Click the emoji for the Final Writeup: 😈

Click the emoji for our GitHub: 🐙

Title

Adversarial Attack for Image Classification

Who

Sudatta Hor (shor1), Michael Donoso (mdonoso), Kyler Hwa (khwa)

Introduction

Neural networks are vulnerable to adversarial attacks. Attackers can intentionally design inputs to cause the model to make mistakes. In our work, we attack convolutional neural networks (CNN) used to classify images in the MNIST dataset.

Many adversarial attacks exist (Biggio, Szegedy’s L-BFGS, Goodfellow’s FGSM), and are able to generate adversarial examples quickly. However, the defense strategy (distilled defense) proposed by (Papernot et al. 2016) was shown to be successful against these attacks. An attack proposed by Carlini and Wagner counterattacks this distilled defense strategy.

In our work, we implement Carlini and Wagner’s attack. The Carlini Wagner attack is a state-of-the-art attack in the field of adversarial machine learning, and has been frequently used to benchmark the robustness of machine learning models.

Related Work

Data

We will generate adversarial examples on the MNIST dataset.

Methodology

For image classification, we are using simple CNNs following the model architecture and parameters as in Carlini and Wagner, 2016. The models can be trained on our local machines, or using the Google Colab resources.

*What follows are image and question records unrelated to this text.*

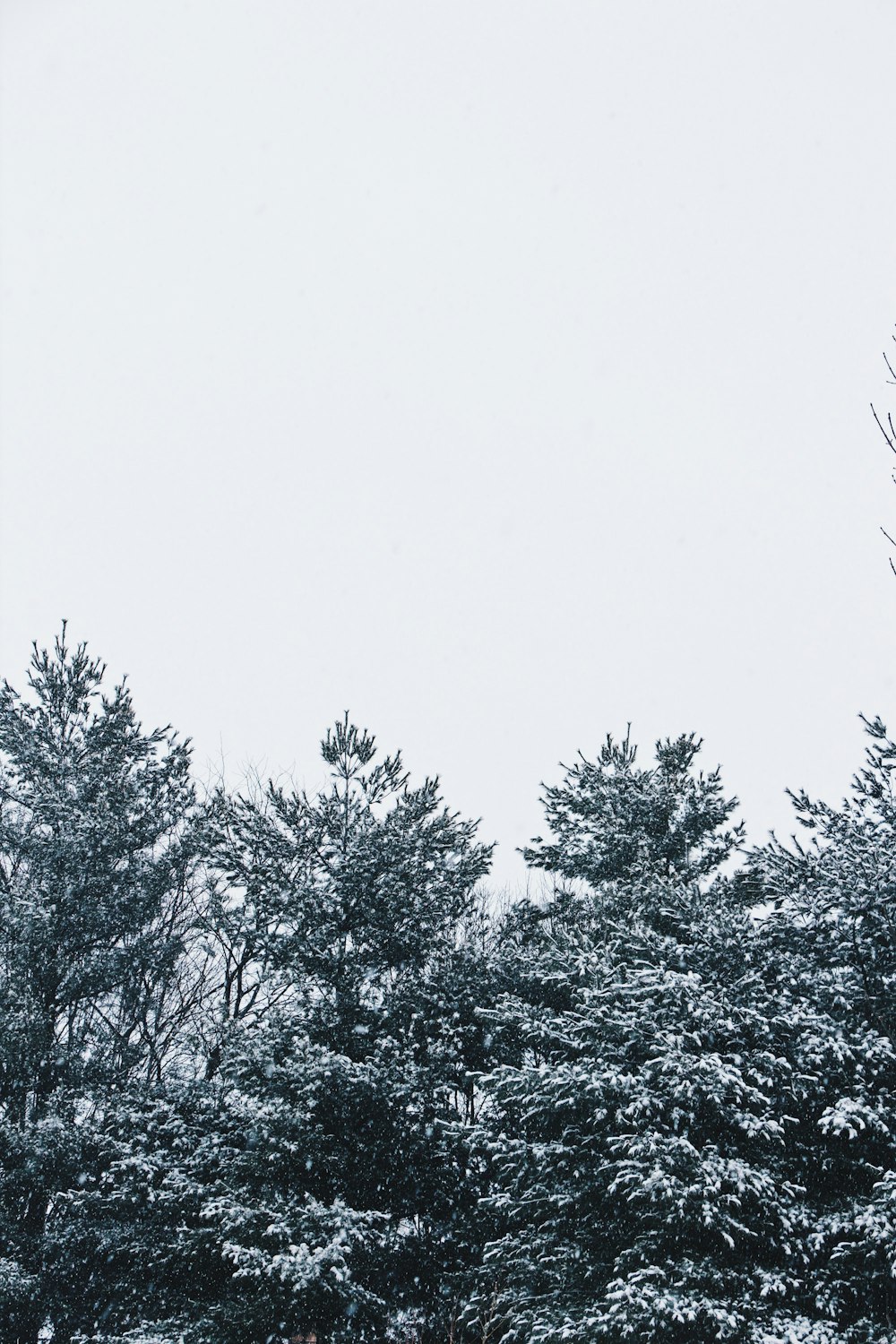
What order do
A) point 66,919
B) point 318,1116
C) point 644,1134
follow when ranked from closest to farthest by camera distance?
1. point 644,1134
2. point 318,1116
3. point 66,919

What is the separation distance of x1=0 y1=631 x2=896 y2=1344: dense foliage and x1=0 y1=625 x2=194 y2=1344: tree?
6 centimetres

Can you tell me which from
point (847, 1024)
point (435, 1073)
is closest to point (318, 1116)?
point (435, 1073)

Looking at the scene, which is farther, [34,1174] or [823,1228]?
[34,1174]

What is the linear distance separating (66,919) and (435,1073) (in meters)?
7.20

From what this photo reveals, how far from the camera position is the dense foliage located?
1154 cm

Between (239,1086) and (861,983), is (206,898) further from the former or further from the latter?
(861,983)

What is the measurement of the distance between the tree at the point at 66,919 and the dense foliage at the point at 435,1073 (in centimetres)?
6

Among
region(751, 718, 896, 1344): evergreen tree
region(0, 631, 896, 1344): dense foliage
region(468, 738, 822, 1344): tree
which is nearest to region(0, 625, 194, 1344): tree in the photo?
region(0, 631, 896, 1344): dense foliage

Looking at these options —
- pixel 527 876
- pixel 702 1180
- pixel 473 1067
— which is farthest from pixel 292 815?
pixel 527 876

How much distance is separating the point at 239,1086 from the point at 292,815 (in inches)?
184

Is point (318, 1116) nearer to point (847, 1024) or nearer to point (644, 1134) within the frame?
point (644, 1134)

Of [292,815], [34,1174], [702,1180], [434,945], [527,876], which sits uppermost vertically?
[527,876]

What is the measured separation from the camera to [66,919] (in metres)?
15.6

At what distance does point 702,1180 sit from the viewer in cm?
1115
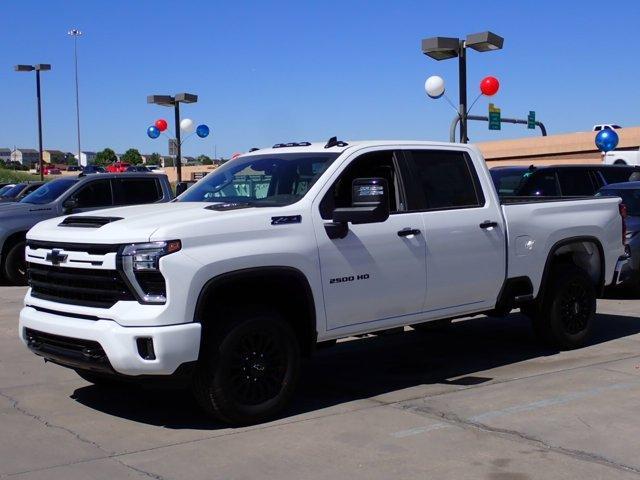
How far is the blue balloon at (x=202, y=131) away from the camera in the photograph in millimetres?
30578

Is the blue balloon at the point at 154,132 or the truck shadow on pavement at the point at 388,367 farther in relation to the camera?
the blue balloon at the point at 154,132

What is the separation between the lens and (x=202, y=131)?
30.7 metres

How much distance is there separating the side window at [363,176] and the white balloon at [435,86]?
14375 mm

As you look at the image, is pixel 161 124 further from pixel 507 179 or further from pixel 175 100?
pixel 507 179

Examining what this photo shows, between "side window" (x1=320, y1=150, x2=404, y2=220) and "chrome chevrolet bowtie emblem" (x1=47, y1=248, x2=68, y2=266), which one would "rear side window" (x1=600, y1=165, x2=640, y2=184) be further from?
"chrome chevrolet bowtie emblem" (x1=47, y1=248, x2=68, y2=266)

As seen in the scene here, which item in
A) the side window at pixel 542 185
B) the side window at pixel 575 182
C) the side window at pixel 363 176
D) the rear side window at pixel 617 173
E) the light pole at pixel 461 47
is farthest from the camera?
the light pole at pixel 461 47

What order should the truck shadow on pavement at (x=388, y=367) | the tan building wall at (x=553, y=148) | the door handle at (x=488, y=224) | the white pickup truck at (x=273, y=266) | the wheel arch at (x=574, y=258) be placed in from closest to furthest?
the white pickup truck at (x=273, y=266) < the truck shadow on pavement at (x=388, y=367) < the door handle at (x=488, y=224) < the wheel arch at (x=574, y=258) < the tan building wall at (x=553, y=148)

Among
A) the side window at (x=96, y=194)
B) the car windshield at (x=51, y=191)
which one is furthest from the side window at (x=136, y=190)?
the car windshield at (x=51, y=191)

The most difficult part of the project is the algorithm to generate adversarial examples (a set of perturbed MNIT digits). The paper presents 3 different attack methods that vary based on the distance metric used (L0, L2, and L∞). The L2 method is straightforward because it is differentiable and we can use gradient descent methods, but the other two use less obvious algorithms.

We may also implement the distillation defense model or a simpler attack method (Biggio, Szegedy’s L-BFGS Attack, FGSM) to compare with Carlini and Wagner’s algorithm.

Metrics

What constitutes “success?" Our work is successful if we can generate perturbed MNIST images that are misclassified by the model. The attacks can be targeted, where the goal is for the model to return a target t, or can be untargeted, where the goal is for the model to return any incorrect classification.

What experiments do you plan to run? We plan to experiment with different types of attacks using different distance metrics (L0, L2, and L∞). We may also implement the distillation defense model or a simpler attack method (Biggio, Szegedy’s L-BFGS Attack, FGSM) to compare with Carlini and Wagner’s algorithm.

For most of our assignments, we have looked at the accuracy of the model. Does the notion of “accuracy” apply for your project, or is some other metric more appropriate? For the non targeted attack, accuracy does apply, but our goal is to reduce the accuracy of the underlying model. We want to generate a set of adversarial images that significantly decreases the accuracy of the model. Accuracy is also applicable to the targeted attack, but in a different sense. Rather than measure the model’s accuracy against the correct labels, we want the model to predict the incorrect label in a high percentage of trials for each targeted attack.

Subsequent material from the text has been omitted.